February 12, 2019

Red Scarf: War Hurts Women

After watching her early sloppy-drunk scene in Shin Sang-ok's war pic The Red Scarf, you're reminded how much actress Choi Eun-hie was restricted by the material provided to her throughout her career. To her credit, in many performances, she periodically pushes against the "lady" stereotype in which she's been straitjacketed but she's never quite as exciting as she was when she played that amoral hooker in the brilliant A Flower in Hell. The Red Scarf isn't a bad showcase for her talent, mind you, it's just that she'd be that much more compelling if she could rail against the military-industrial complex instead of serve it.

How does she serve? Basically, she's condemned to being a soldier's wife, not once but twice — first to a one-screw-loose pilot (Nam Kung-won) who proposes shortly after meeting her; then to his much calmer replacement (Choi Mu-ryong) who unlike his comrades has not been burdened with a nickname like "Sissy" or "Nerd."

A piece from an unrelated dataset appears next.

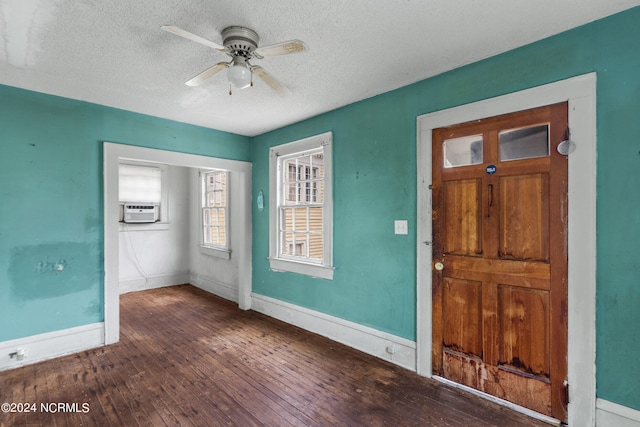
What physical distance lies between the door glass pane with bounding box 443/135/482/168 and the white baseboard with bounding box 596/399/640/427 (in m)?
1.78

How she gets from one man to the next is all due to the machinations of a brusque, alcoholic major (Shin Yeong-gyun) who doubles as the local matchmaker with a kind assist from the bar's good-time madam and bartender (Han Eun-jin). Yet as the adrift young woman becomes domesticated a second time, she also becomes less fascinating; and as insanely preposterous as the rescue of her second husband from behind enemy lines might be, you secretly wish the leading man had been killed so his wife could move on to husband number three or at least descend into a world of boozing and whoring and drugging and thieving. Or jumping in an airplane and becoming the first female fighter pilot in South Korean history.